Advertisement

April 5, 2011

EXCELLENT Shows Evidence for Shorter DAPT Duration After DES Implantation

April 5, 2011—The American College of Cardiology (ACC) announced that data from the randomized controlled EXCELLENT study suggest that 6-month antiplatelet therapy is equivalent to the 12-month regimen prescribed by current guidelines for patients implanted with drug-eluting stents. The EXCELLENT trial was presented at the ACC 60th annual scientific session in New Orleans.

The ACC noted that the most important risk factor for late thrombosis has been stopping dual-antiplatelet therapy (DAPT) too soon, but alternatively, long durations of DAPT can increase the risk of bleeding.

“The recommended duration of DAPT was 3 to 6 months in the early introduction period of drug-eluting stents,” stated EXCELLENT investigator Hyeon-Cheol Gwon, MD. “Current American College of Cardiology/American Heart Association guidelines recommend 12 months or longer without solid scientific evidence.”

In this 19-center trial, 1,443 patients were randomly assigned to 6 or 12 months of DAPT with a stent that released either everolimus or sirolimus. Twelve-month data are available for 1,428 patients, and results of the stent trial have been presented. The ACC presentation provided findings for the first time of a comparison of 6- and 12-month DAPT with the standard combination of aspirin and clopidogrel. Patients will be followed for at least 2 more years.

According to the ACC, the EXCELLENT investigators found that target vessel failure—defined as cardiac death, myocardial infarction, and target vessel revascularization—occurred in 34 of 716 patients (4.7%) in the 6-month group and in 31 of 712 patients (4.4%) in the 12-month group. For this primary endpoint, the 6-month group was noninferior to the 12-month group, with a prespecified noninferiority margin of 40% (P = .0031).

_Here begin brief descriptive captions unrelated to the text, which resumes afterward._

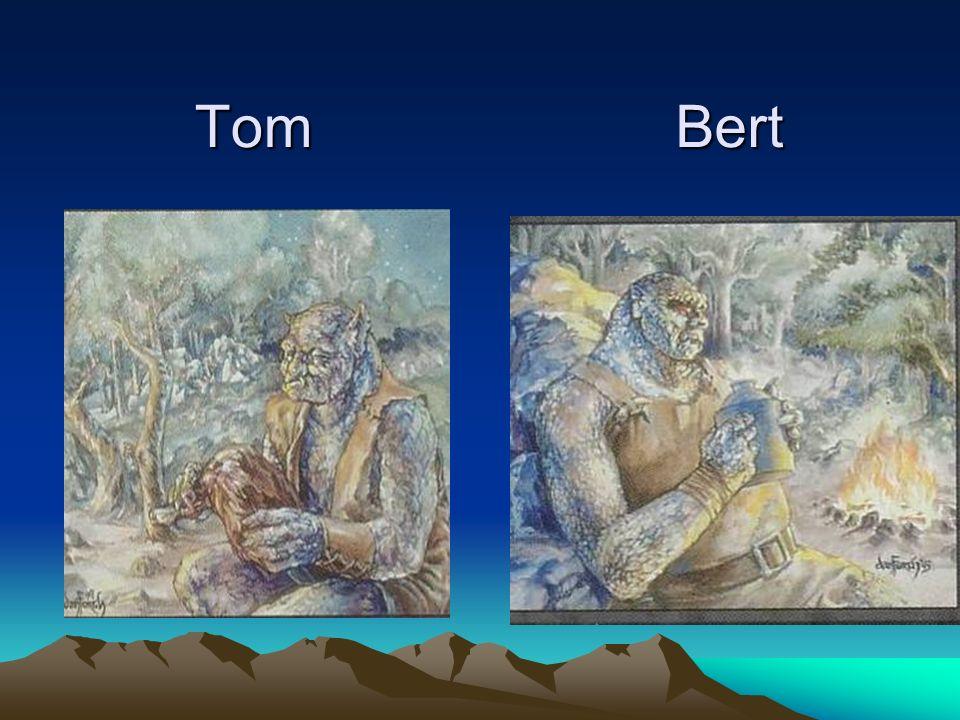 TomBert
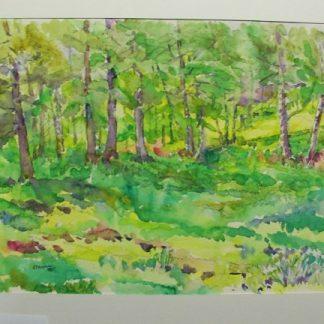 Il bosco dell'Apiario di Adolfo.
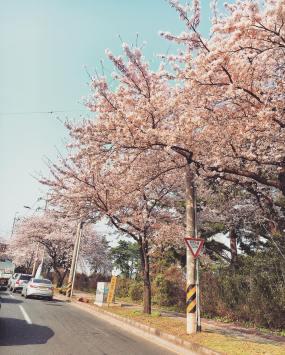 Đúng 1/4/2016, Joon Young cũng đi ghi hình 2 Days 1 Night tại đảo Jeju và update ảnh hoa anh đào nở trên Instagram kèm caption '🌸🌸' đồng thời check-in '제주도 Jeju Island' | photo: IG @sun4finger (1/4/2016)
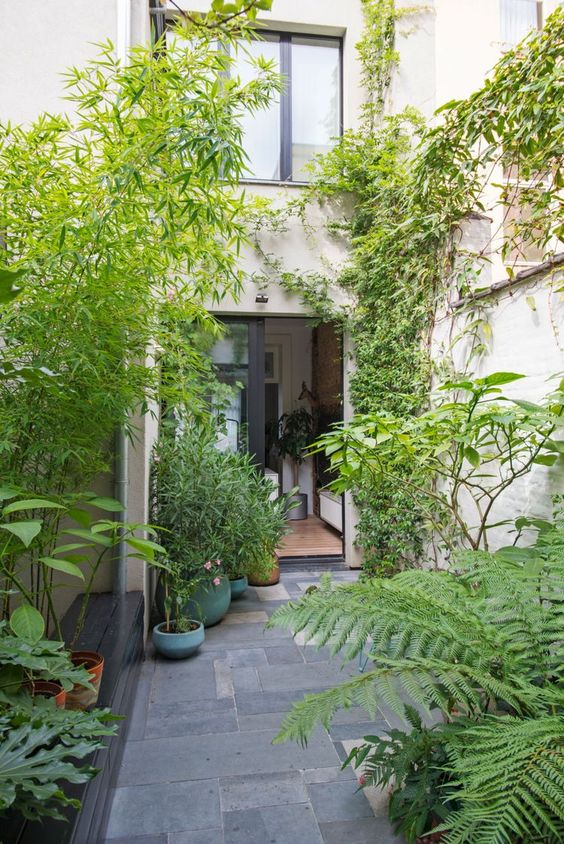 a small townhouse garden clad with stone tiles, potted greenery and living walls plus a built in bench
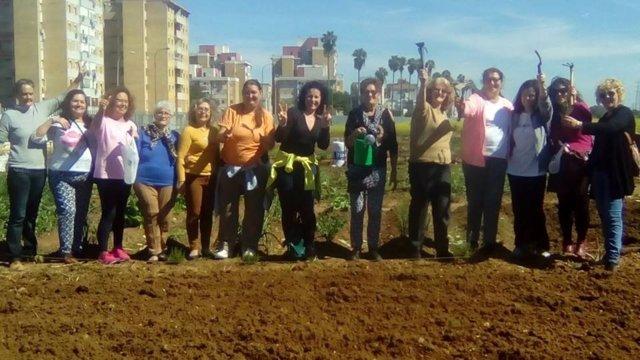 Distrito Sevilla organiza salidas a huertos urbanos por el Día Mundial Salud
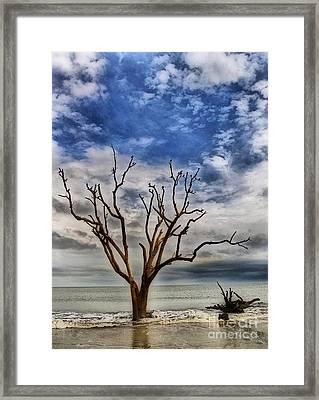 Last Refuge Framed Print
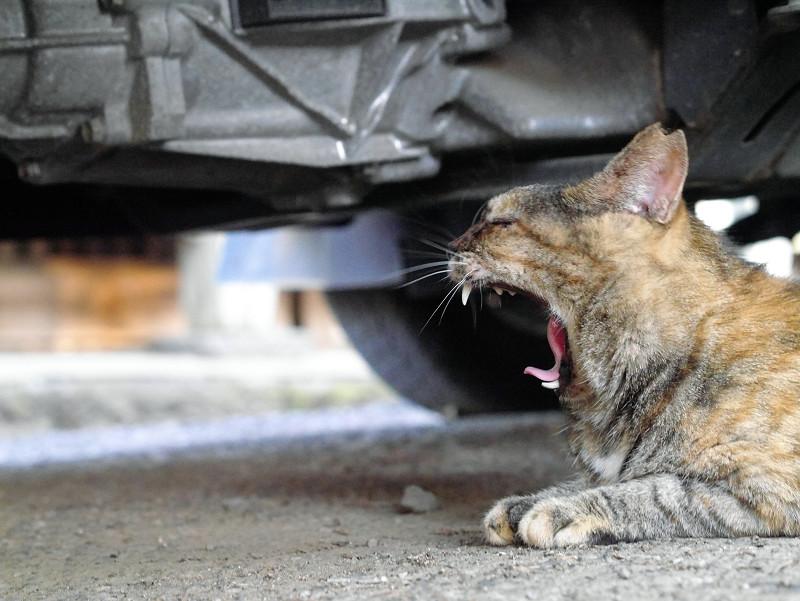 車の下で欠伸しているサビ柄猫2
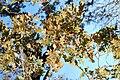 Quercus lobata-9.jpg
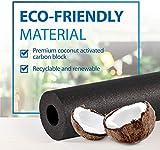 Filterlogic UKF8001 Water Filter, Replacement for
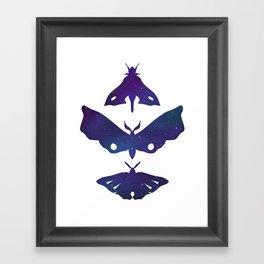 Three Moths (White) Framed Art Print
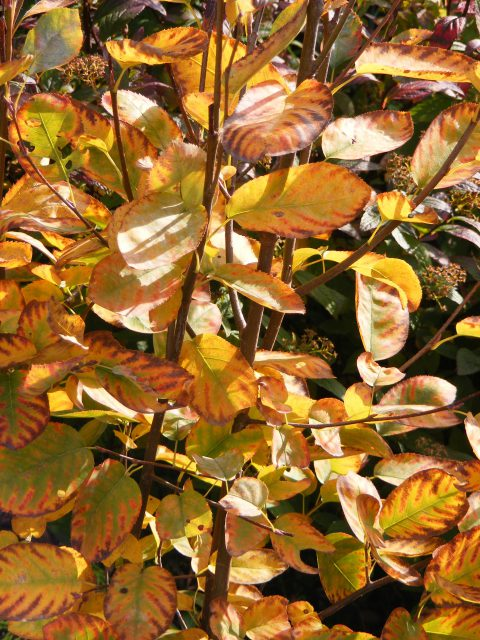 amelanchier-31-october-2016-007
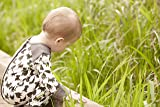 Kate Quinn Organics Unisex-Baby Henley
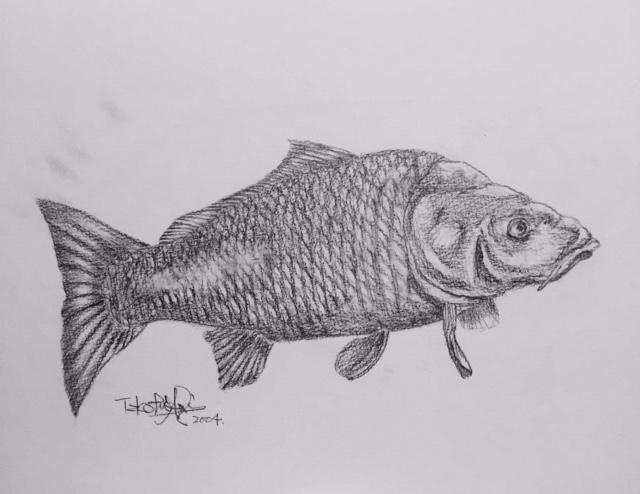 コイ 鉛筆画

The safety endpoint—a composite of death, myocardial infarction, cerebrovascular accident, stent thrombosis, and thrombolysis in myocardial infarction—occurred in 24 patients (3.4%) in the 6-month group and in 22 patients (3.1%) in the 12-month group. Major adverse cerebro-cardiovascular events in these groups were 54 (7.5%) and 60 (8.4%), respectively.

The subgroup analysis by stent type showed very even numbers by outcome for the everolimus stent at 6 and 12 months, but the study was underpowered to compare the two regimens reliably for death, myocardial infarction, and stent thrombosis.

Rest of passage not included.